What the exercise asks
Output each entry that follows exactly. Images stay out.

--- Supplied data ---

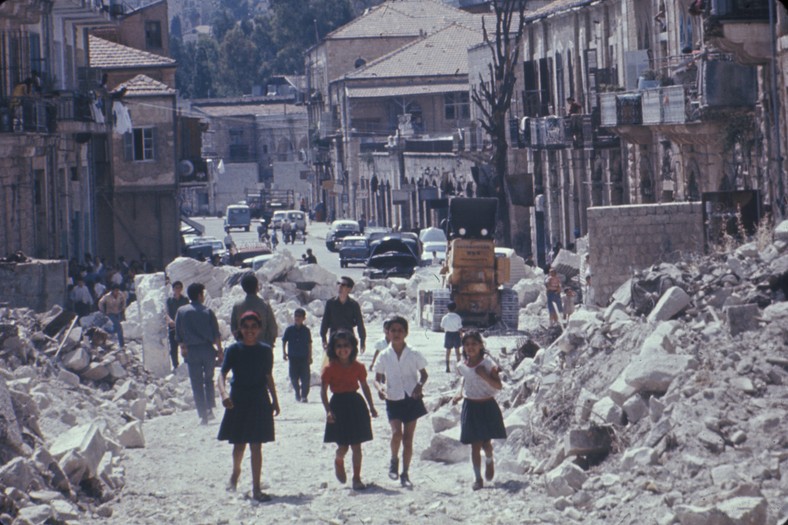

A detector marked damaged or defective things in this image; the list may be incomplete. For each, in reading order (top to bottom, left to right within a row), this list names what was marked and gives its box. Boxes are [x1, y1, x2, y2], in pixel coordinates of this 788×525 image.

broken wall [0, 258, 67, 312]
broken wall [588, 203, 704, 304]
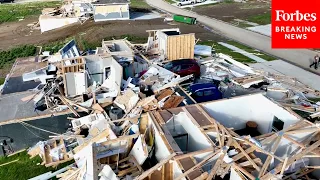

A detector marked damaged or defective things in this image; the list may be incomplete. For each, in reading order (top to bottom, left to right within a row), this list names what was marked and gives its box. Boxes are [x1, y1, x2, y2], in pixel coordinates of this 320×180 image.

broken wall [202, 93, 300, 134]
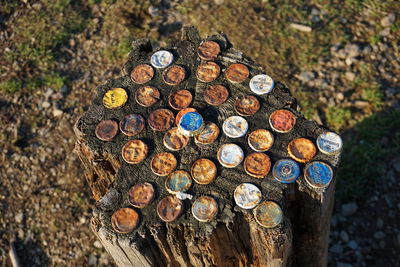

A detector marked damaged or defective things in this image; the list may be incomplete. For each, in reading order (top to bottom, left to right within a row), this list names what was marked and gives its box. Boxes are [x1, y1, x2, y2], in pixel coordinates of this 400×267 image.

rusty bottle cap [151, 50, 173, 68]
rusty bottle cap [198, 40, 220, 60]
rusty bottle cap [102, 88, 127, 109]
corroded metal cap [102, 88, 127, 109]
rusty bottle cap [130, 63, 155, 85]
rusty bottle cap [134, 85, 159, 107]
rusty bottle cap [162, 65, 186, 86]
rusty bottle cap [168, 90, 193, 111]
rusty bottle cap [195, 61, 220, 82]
rusty bottle cap [203, 84, 228, 106]
rusty bottle cap [227, 63, 248, 83]
rusty bottle cap [233, 96, 260, 117]
rusty bottle cap [248, 74, 274, 95]
rusty bottle cap [95, 121, 119, 142]
rusty bottle cap [119, 114, 146, 137]
rusty bottle cap [122, 140, 148, 165]
rusty bottle cap [128, 182, 155, 209]
corroded metal cap [128, 184, 155, 209]
rusty bottle cap [148, 109, 175, 132]
rusty bottle cap [151, 152, 177, 177]
rusty bottle cap [165, 127, 191, 151]
rusty bottle cap [164, 172, 192, 195]
rusty bottle cap [190, 158, 216, 185]
rusty bottle cap [195, 122, 220, 146]
rusty bottle cap [216, 143, 244, 169]
rusty bottle cap [223, 116, 248, 139]
corroded metal cap [234, 183, 262, 210]
rusty bottle cap [234, 183, 262, 210]
rusty bottle cap [242, 152, 270, 179]
rusty bottle cap [247, 130, 276, 153]
rusty bottle cap [268, 109, 296, 133]
rusty bottle cap [288, 138, 316, 163]
rusty bottle cap [304, 161, 334, 191]
rusty bottle cap [111, 207, 139, 234]
corroded metal cap [111, 208, 139, 233]
rusty bottle cap [156, 196, 183, 223]
corroded metal cap [156, 196, 183, 223]
rusty bottle cap [191, 196, 219, 223]
corroded metal cap [191, 196, 219, 223]
rusty bottle cap [253, 202, 284, 229]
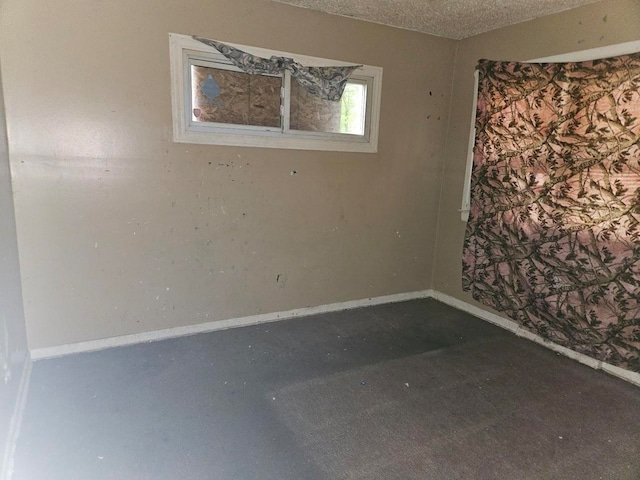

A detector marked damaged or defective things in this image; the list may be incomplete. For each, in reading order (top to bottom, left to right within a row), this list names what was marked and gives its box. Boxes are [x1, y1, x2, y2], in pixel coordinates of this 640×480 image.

damaged window covering [192, 36, 360, 102]
damaged window covering [462, 54, 640, 374]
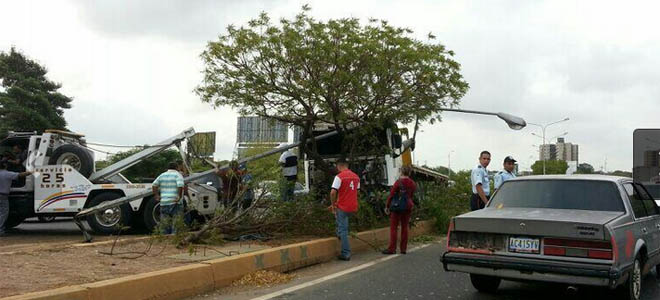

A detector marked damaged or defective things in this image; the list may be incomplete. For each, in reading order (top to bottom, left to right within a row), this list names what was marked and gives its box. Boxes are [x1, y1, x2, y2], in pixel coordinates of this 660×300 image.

crashed truck [1, 127, 220, 233]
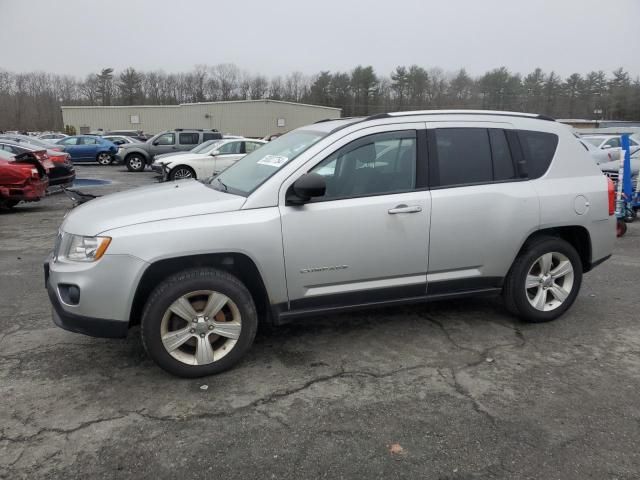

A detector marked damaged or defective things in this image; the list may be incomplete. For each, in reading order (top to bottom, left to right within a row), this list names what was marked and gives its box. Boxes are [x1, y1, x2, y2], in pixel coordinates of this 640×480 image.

cracked asphalt [1, 164, 640, 476]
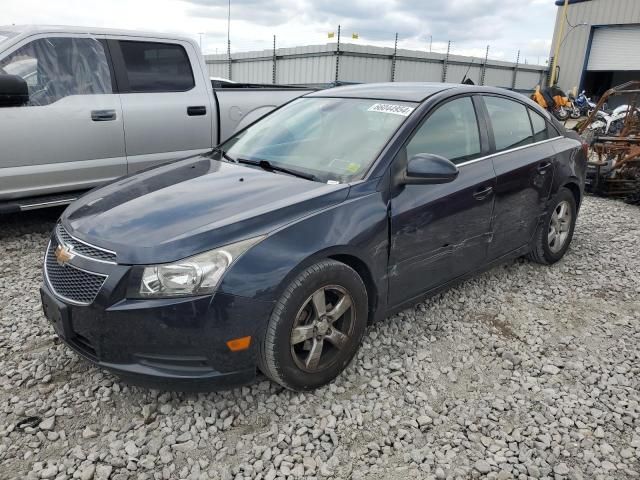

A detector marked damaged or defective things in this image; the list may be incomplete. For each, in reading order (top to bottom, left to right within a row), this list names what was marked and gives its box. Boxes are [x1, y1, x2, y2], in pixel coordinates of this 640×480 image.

wrecked vehicle [41, 82, 584, 390]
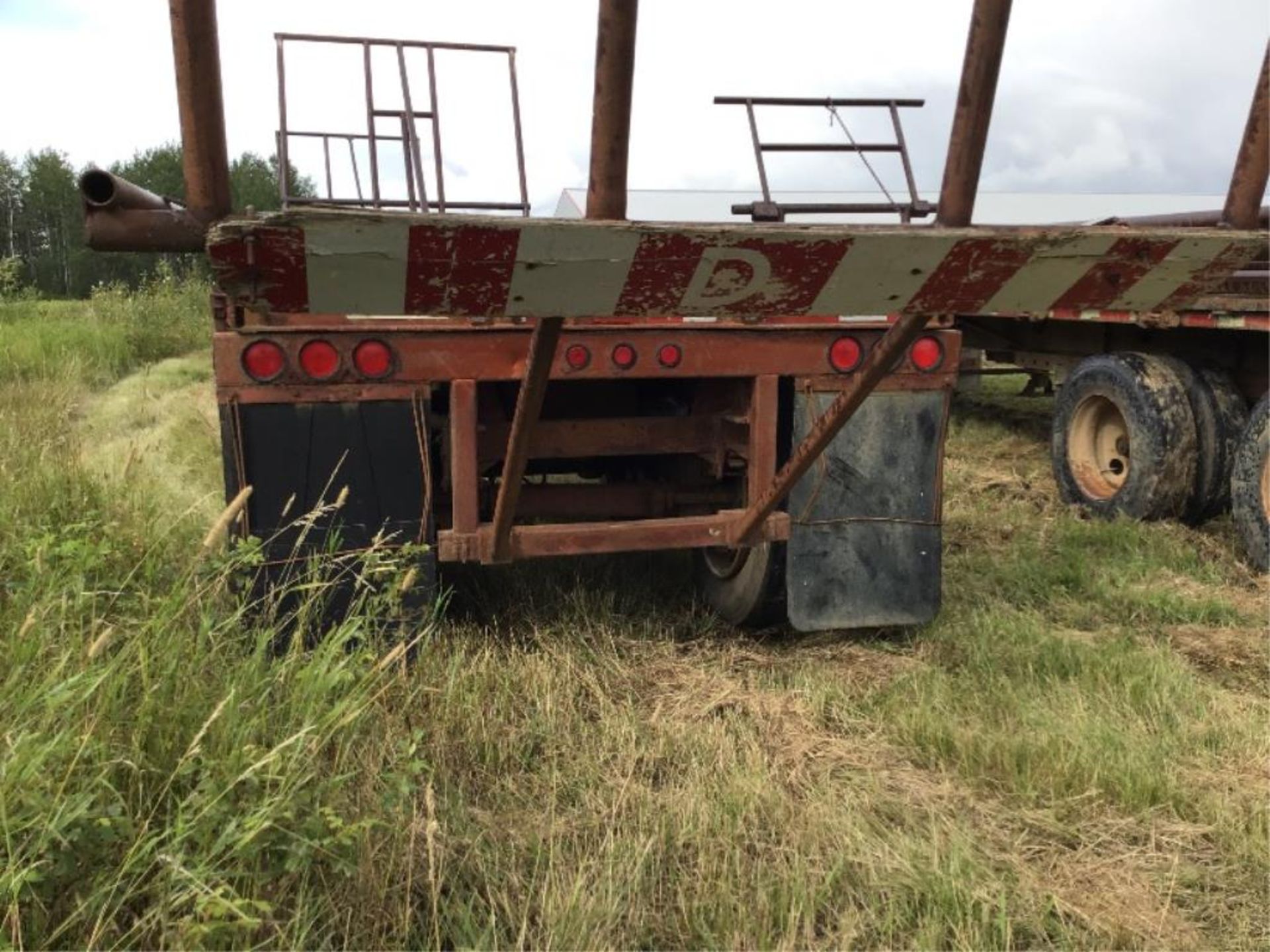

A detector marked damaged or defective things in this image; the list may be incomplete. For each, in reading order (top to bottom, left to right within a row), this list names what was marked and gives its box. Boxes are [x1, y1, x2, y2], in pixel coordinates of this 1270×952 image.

rusty steel pipe [169, 0, 231, 219]
rusty steel pipe [587, 0, 640, 219]
rusty steel pipe [939, 0, 1016, 227]
rusty steel pipe [1219, 44, 1270, 231]
chipped red paint [208, 224, 310, 311]
chipped red paint [409, 223, 523, 317]
rusty steel crossmember [487, 0, 640, 563]
rusty steel crossmember [726, 0, 1011, 543]
chipped red paint [904, 237, 1031, 315]
chipped red paint [1051, 237, 1178, 311]
chipped red paint [1158, 242, 1265, 313]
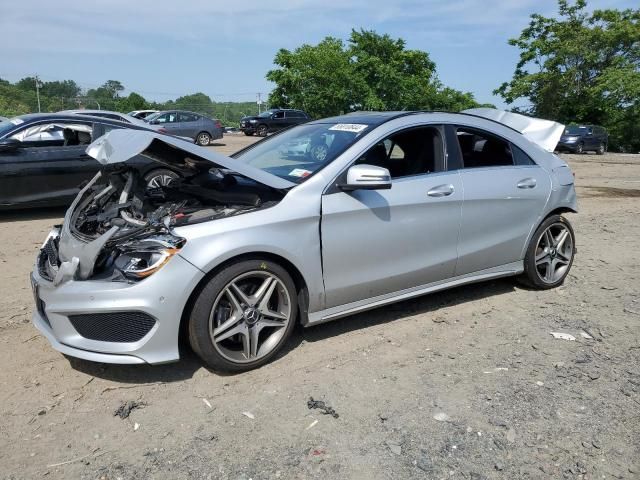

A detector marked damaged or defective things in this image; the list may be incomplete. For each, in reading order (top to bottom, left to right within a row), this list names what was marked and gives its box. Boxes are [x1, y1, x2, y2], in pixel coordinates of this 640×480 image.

crumpled hood [462, 108, 564, 152]
crumpled hood [85, 131, 296, 191]
damaged front end [38, 128, 290, 284]
damaged headlight housing [113, 234, 185, 280]
broken headlight [114, 235, 185, 280]
front bumper damage [31, 236, 204, 364]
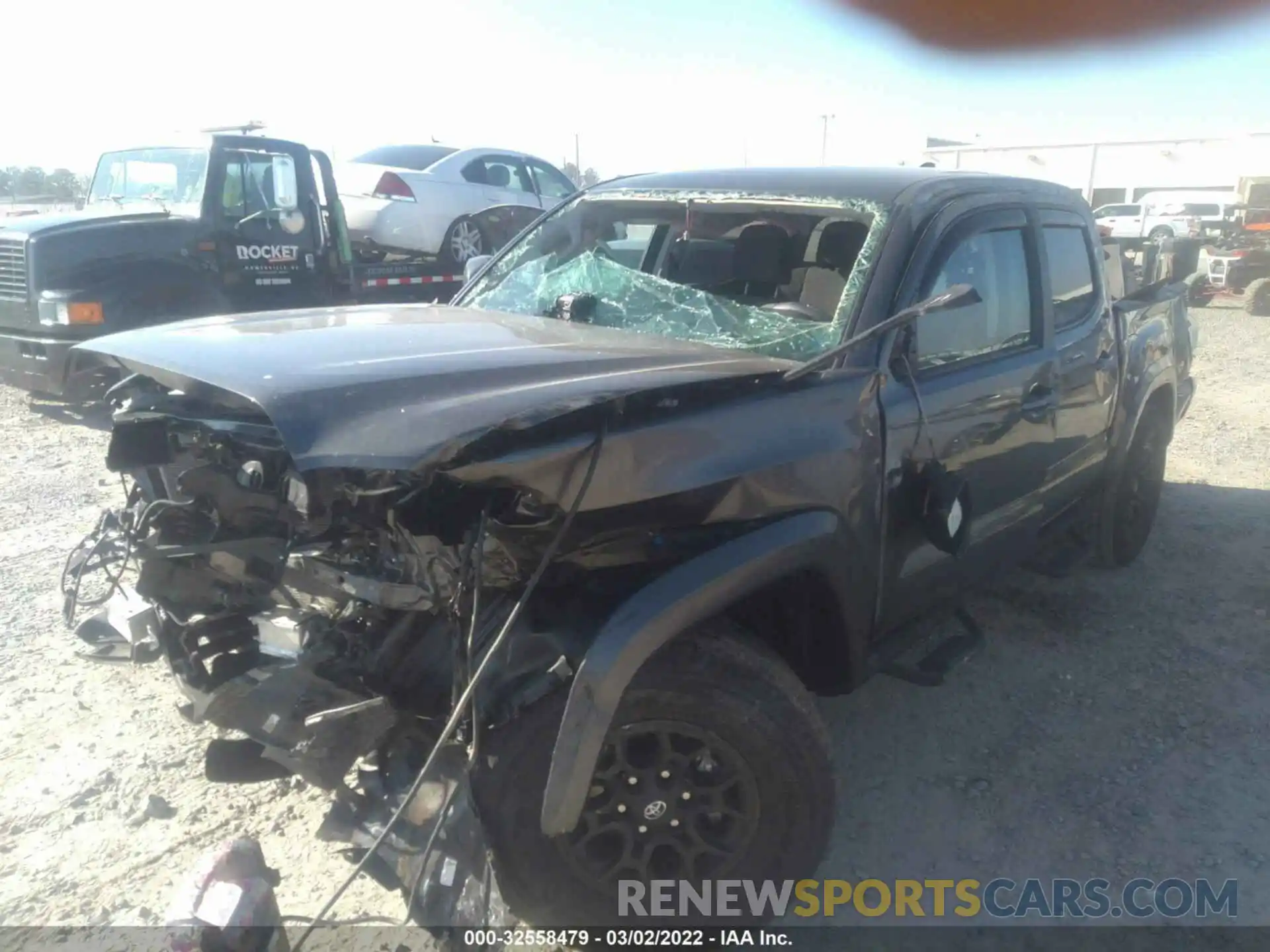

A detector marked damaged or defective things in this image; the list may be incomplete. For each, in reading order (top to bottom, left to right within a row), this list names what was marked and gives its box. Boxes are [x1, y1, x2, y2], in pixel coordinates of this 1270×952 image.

shattered windshield [462, 191, 889, 360]
crumpled hood [77, 303, 792, 472]
damaged gray pickup truck [64, 167, 1193, 934]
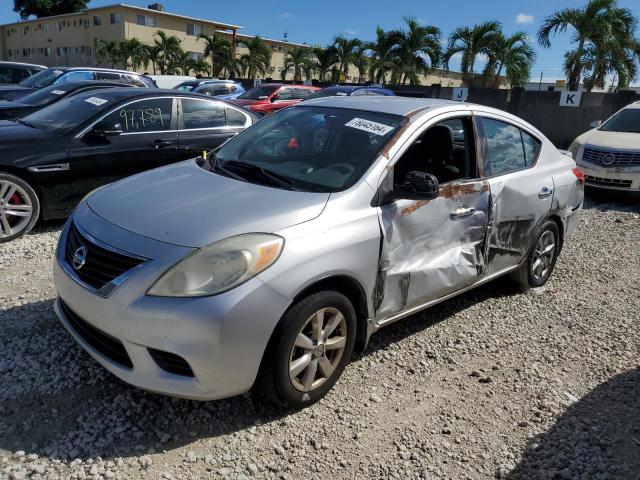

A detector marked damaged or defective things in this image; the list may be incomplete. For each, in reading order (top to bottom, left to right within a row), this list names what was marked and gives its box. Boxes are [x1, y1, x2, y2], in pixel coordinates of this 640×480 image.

damaged silver car [53, 97, 584, 408]
crumpled door [376, 178, 490, 320]
dented side panel [376, 178, 490, 320]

---

Answer section
A detector marked damaged or defective things in this image; the list may be incomplete. For each, in reading order (top to bottom, left to right within a row), this list names what was marked and gives its box. Boxes are [x1, y1, x2, y2], in pixel coordinates of this 788×525 image.

broken wall [0, 258, 67, 312]
broken wall [588, 203, 704, 304]

A detector marked damaged or defective things in this image; the list may be incomplete. For each, in reading order (top to bottom, left to right within a row), this list names what was marked and gives its box. Boxes are [x1, y1, x2, y2], in pixel coordinates of this 320×180 image.

broken wall [202, 93, 300, 134]

A detector marked damaged or defective things in this image; the list may be incomplete. For each, in reading order (top to bottom, left to right within a row), this list names what was marked and gives its box. Boxes are [x1, y1, x2, y2], in pixel coordinates of this 400×267 image.

rusty bottle cap [151, 50, 173, 68]
rusty bottle cap [198, 40, 220, 60]
rusty bottle cap [102, 88, 127, 109]
corroded metal cap [102, 88, 127, 109]
rusty bottle cap [130, 63, 155, 85]
rusty bottle cap [134, 85, 159, 107]
rusty bottle cap [162, 65, 186, 86]
rusty bottle cap [168, 90, 193, 111]
rusty bottle cap [195, 61, 220, 82]
rusty bottle cap [203, 84, 228, 106]
rusty bottle cap [227, 63, 248, 83]
rusty bottle cap [233, 96, 260, 117]
rusty bottle cap [248, 74, 274, 95]
rusty bottle cap [95, 121, 119, 142]
rusty bottle cap [119, 114, 146, 137]
rusty bottle cap [122, 140, 148, 165]
rusty bottle cap [128, 182, 155, 209]
corroded metal cap [128, 184, 155, 209]
rusty bottle cap [148, 109, 175, 132]
rusty bottle cap [151, 152, 177, 177]
rusty bottle cap [165, 127, 191, 151]
rusty bottle cap [164, 172, 192, 195]
rusty bottle cap [190, 158, 216, 185]
rusty bottle cap [195, 122, 220, 146]
rusty bottle cap [216, 143, 244, 169]
rusty bottle cap [223, 116, 248, 139]
corroded metal cap [234, 183, 262, 210]
rusty bottle cap [234, 183, 262, 210]
rusty bottle cap [242, 152, 270, 179]
rusty bottle cap [247, 130, 276, 153]
rusty bottle cap [268, 109, 296, 133]
rusty bottle cap [288, 138, 316, 163]
rusty bottle cap [304, 161, 334, 191]
rusty bottle cap [111, 207, 139, 234]
corroded metal cap [111, 208, 139, 233]
rusty bottle cap [156, 196, 183, 223]
corroded metal cap [156, 196, 183, 223]
rusty bottle cap [191, 196, 219, 223]
corroded metal cap [191, 196, 219, 223]
rusty bottle cap [253, 202, 284, 229]

A detector marked damaged or defective things in this image; the list may be incomplete. For each, in reading order (top to bottom, left to right within a row), this list names what was marked and gives its box. Boxes are [x1, y1, x2, y2], in pixel coordinates of this 640×480 image.

damaged window covering [192, 36, 360, 102]
damaged window covering [462, 54, 640, 374]

A detector marked damaged or defective things in this image; the list may be incomplete. For each, in reading order (top to bottom, left to right within a row), this list names what was marked and gives its box. Boxes are [x1, y1, x2, y2], in pixel coordinates of this 660×300 image.

crashed truck [1, 127, 220, 233]

A detector marked damaged or defective things in this image; the list may be incomplete. For each, in reading order (top to bottom, left to right within a row), this list names what was marked and gives its box. Boxes are [x1, y1, x2, y2], in pixel coordinates of this 640×480 image.

cracked asphalt [1, 164, 640, 476]

A detector marked damaged or defective things in this image; the list may be incomplete. For each, in reading order (top to bottom, left to right within a row), this list names what was marked and gives its box. Boxes are [x1, y1, x2, y2], in pixel coordinates of this 640×480 image.

wrecked vehicle [41, 82, 584, 390]

A detector marked damaged or defective things in this image; the list may be incomplete. For each, in reading order (top to bottom, left to right within a row), this list names what was marked and gives its box. Boxes are [x1, y1, x2, y2], in pixel coordinates of this 1270×952 image.

rusty steel pipe [169, 0, 231, 219]
rusty steel pipe [587, 0, 640, 219]
rusty steel pipe [939, 0, 1016, 227]
rusty steel pipe [1219, 44, 1270, 231]
chipped red paint [208, 224, 310, 311]
chipped red paint [409, 223, 523, 317]
rusty steel crossmember [487, 0, 640, 563]
rusty steel crossmember [726, 0, 1011, 543]
chipped red paint [904, 237, 1031, 315]
chipped red paint [1051, 237, 1178, 311]
chipped red paint [1158, 242, 1265, 313]

A detector marked damaged or defective things in this image; the list may be incomplete. For each, in reading order (top to bottom, left to right within a row), this list names what was marked and gives its box. Boxes are [x1, y1, x2, y2], in pixel coordinates of this 640×480 image.

crumpled hood [462, 108, 564, 152]
crumpled hood [85, 131, 296, 191]
damaged front end [38, 128, 290, 284]
damaged headlight housing [113, 234, 185, 280]
broken headlight [114, 235, 185, 280]
front bumper damage [31, 236, 204, 364]

A detector marked damaged or defective things in this image; the list may be incomplete. For each, in reading order (top to bottom, left to right within a row), this list names what was marked and gives its box. Boxes are [x1, y1, x2, y2], in pixel coordinates of this 1270×952 image.

shattered windshield [462, 191, 889, 360]
crumpled hood [77, 303, 792, 472]
damaged gray pickup truck [64, 167, 1193, 934]

A detector marked damaged or defective things in this image; the list may be incomplete. For each, in reading order (top to bottom, left to right within a row), this list names what was marked and gives its box. Boxes are [x1, y1, x2, y2], in pixel coordinates of this 640×480 image.

damaged silver car [53, 97, 584, 408]
crumpled door [376, 178, 490, 320]
dented side panel [376, 178, 490, 320]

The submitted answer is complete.